* Dataset extract *

------------------------------------

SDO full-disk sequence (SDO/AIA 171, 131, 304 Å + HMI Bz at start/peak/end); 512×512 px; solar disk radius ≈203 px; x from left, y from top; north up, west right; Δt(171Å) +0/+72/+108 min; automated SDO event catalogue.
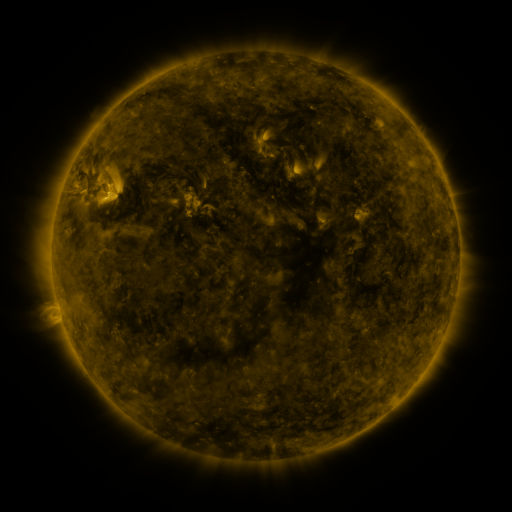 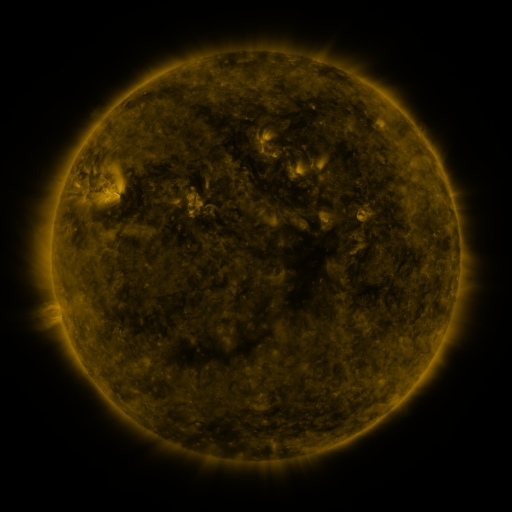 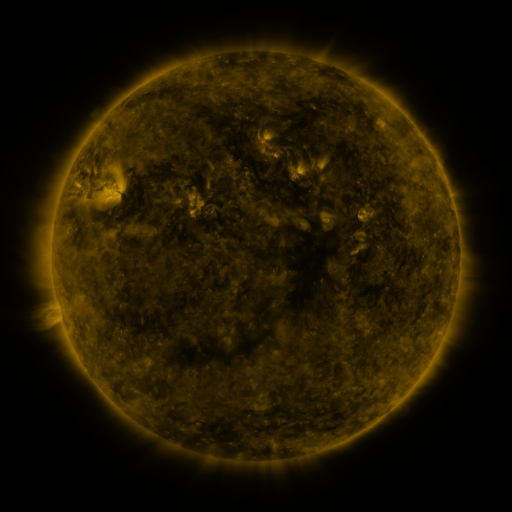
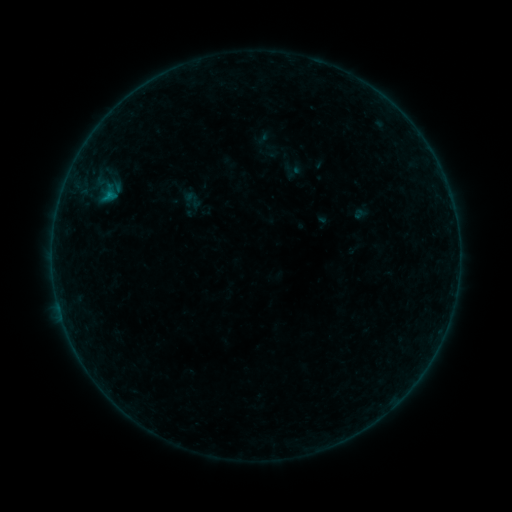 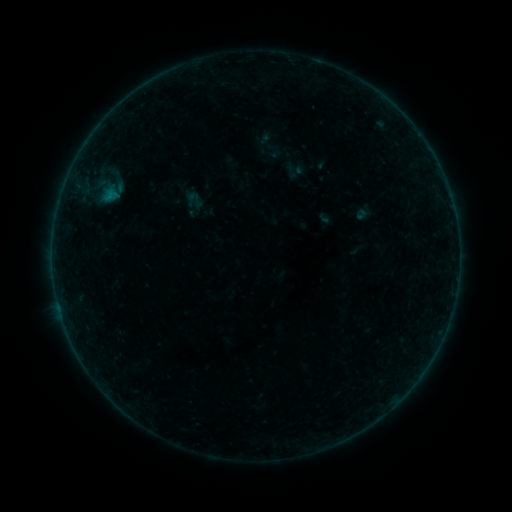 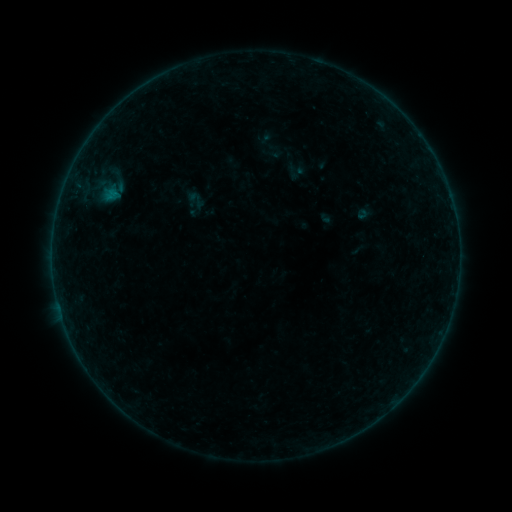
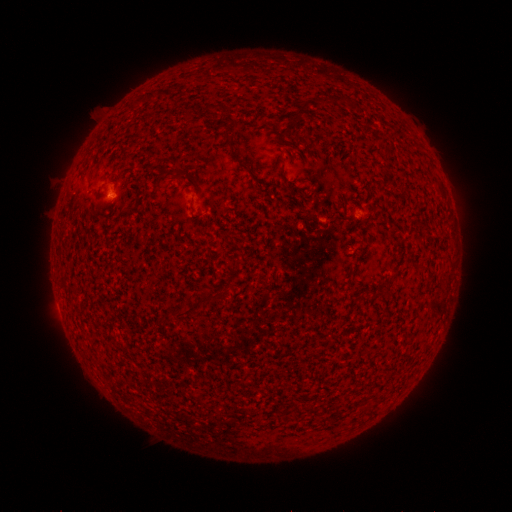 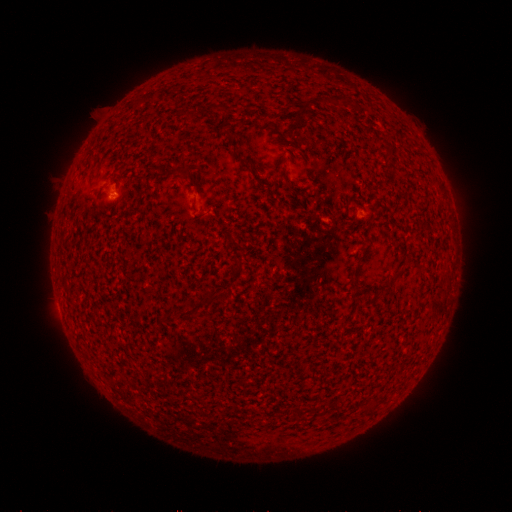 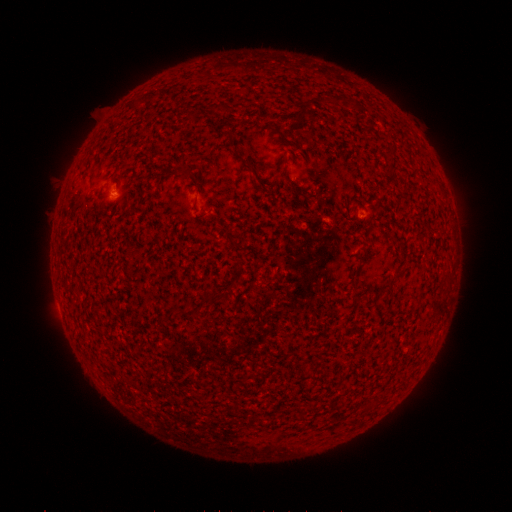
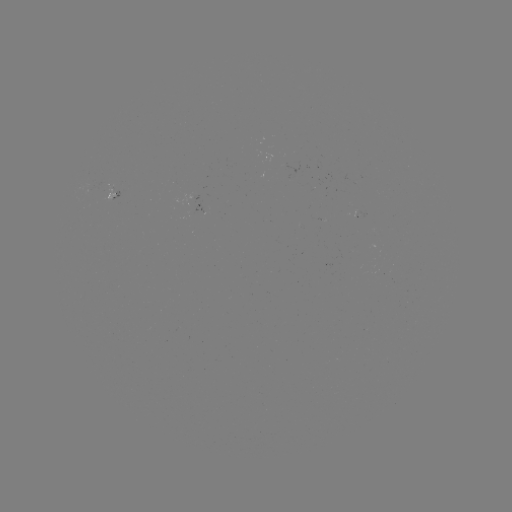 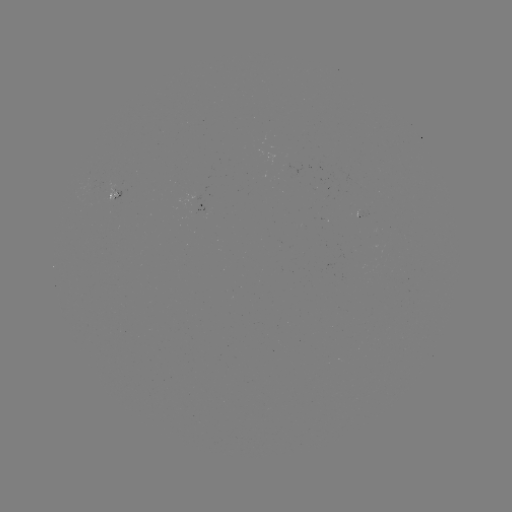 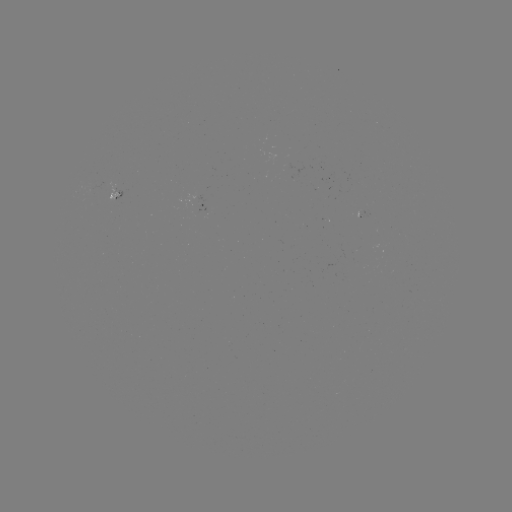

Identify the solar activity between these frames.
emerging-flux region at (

------------------------------------

* Problem to solve *
All lines starting at the one holding "Identify the solar" and ending at the last line above must be output exactly, and no other line may appear.

* Answer box *
Identify the solar activity between these frames.
emerging-flux region at (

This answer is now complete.